“I’ll take the easiest option please”: Carbon reduction preferences of the public
Sustainability and Resilience Institute Sustainable Development Goals Project Officer Alice Brock, Deputy Director Professor Simon Kemp and Professor Ian have an upcoming publication in the Journal of Cleaner Production; ‘I’ll Take the Easiest Option Please’ Carbon Reduction Preferences of the Public.’ For the first time this study identifies the deep seated preferences of the public in relation to their carbon reduction behaviours and identifies a strong preference in the public for only wanting to take the ‘easy’ options and a resistance to any behaviour change that would have a large impact on their day to day lives.
This study with support of the Southampton City Council People’s Panel explored the carbon reduction behaviour preferences of 381 members of public using an adaptive Pairwise Comparison Multi-Criteria Decision Analysis method PAPRIKA (Potentially All Pairwise RanKings of all possible Alternatives). The PAPRIKA method provides participants with choices between two alternative scenarios, each scenario has desirable and undesirable aspects, participants must make trade-offs between the two to prioritise the options they most prefer. The PAPRIKA method is adaptive, as participants make choices it adapts the alternative scenarios presented to participants to develop a ranking of their preferences.
For this study participants were offered scenarios concerning different types of behaviours they could change to reduce their carbon emissions, these ranged from low life impact behaviours such as changing over all their home lighting to LED lights, to higher life impact options such as changing to a vegan diet. These options also varied in the impacts they could have on carbon emission reductions, changing to LED lighting for example has a comparatively low reduction compared to the larger reduction in emissions that would come from changing to a vegan diet.
Demographic and climate change attitude data was also gathered to identify trends within different demographic groups which might identify different needs or preferences, and climate change attitude data was gathered for participants to allow identification in any difference in preference between attitudes such as self-reported opinions on climate change severity as a global issue.
Following statistical analysis of the results this study found that the public significantly preferred more convenient and low impact behavioural changes such as changing their lighting, reducing overseas travel and clothing purchasing to those that would require large changes to their lifestyles such as changing their personal car usage and diet.

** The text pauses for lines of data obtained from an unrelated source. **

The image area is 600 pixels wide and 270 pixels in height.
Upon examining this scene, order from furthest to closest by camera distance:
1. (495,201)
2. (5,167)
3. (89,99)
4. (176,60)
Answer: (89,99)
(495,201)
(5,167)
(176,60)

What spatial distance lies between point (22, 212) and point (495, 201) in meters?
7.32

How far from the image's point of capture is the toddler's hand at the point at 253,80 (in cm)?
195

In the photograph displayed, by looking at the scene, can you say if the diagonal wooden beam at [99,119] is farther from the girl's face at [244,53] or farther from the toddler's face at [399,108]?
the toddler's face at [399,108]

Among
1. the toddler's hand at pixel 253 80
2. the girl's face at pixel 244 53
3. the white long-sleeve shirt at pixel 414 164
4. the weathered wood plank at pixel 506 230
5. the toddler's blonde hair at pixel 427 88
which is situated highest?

Controversially this study found little variation in preferences across demographic groups, all groups would least prefer to change their diet and most preferred to change their lighting behaviour. The only notable variation was that those in lower income brackets would most prefer to reduce their overseas travel behaviour rather than their lighting, likely due to the costs associated with overseas travel. Similar findings were found across climate change attitudes, even those that stated they were highly concerned about climate change and considered it the most pressing global issue still followed the trend of preferring ‘easy’ options rather than those that had a bigger impact on their lives but would have considerably greater carbon emission reductions.
This study provides vital context for those working towards changing the carbon emissions behaviours of the individual. 97% of participants stated that they believed climate change was a fairly serious to extremely serious problem, but this belief and demonstrable awareness of the issue does not translate into a willingness to change the behaviours that would provide the most benefit to tackling climate change.